BEGIN TASK MATERIAL
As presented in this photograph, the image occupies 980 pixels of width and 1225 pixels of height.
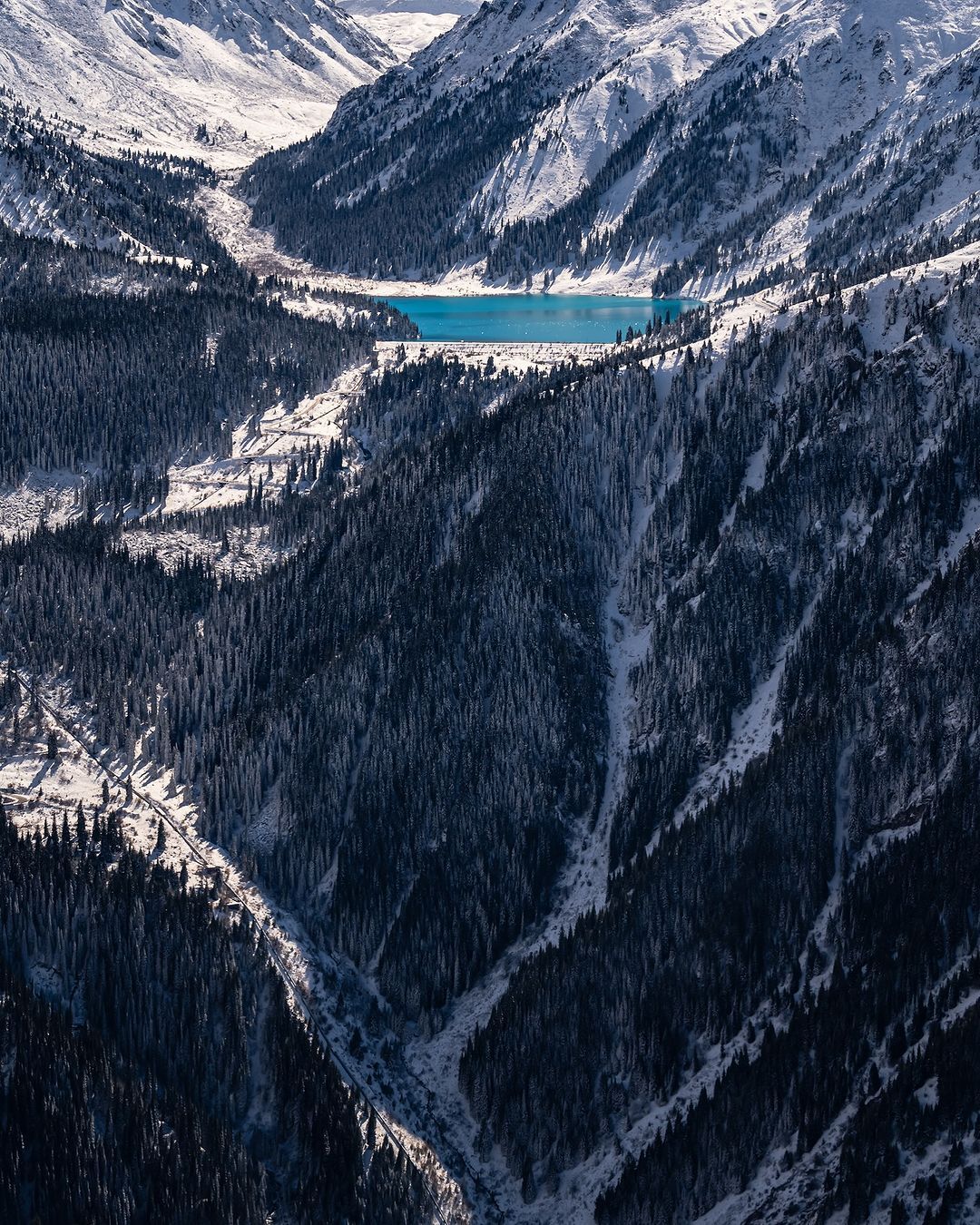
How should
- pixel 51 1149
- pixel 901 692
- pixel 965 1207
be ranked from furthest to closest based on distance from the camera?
pixel 901 692, pixel 51 1149, pixel 965 1207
END TASK MATERIAL
**TASK OBJECTIVE:** Copy the whole of the material above exactly, but not its images.

**FINAL RESULT:**
As presented in this photograph, the image occupies 980 pixels of width and 1225 pixels of height.
How should
- pixel 51 1149
- pixel 901 692
- pixel 965 1207
be ranked from furthest to closest based on distance from the camera?
pixel 901 692, pixel 51 1149, pixel 965 1207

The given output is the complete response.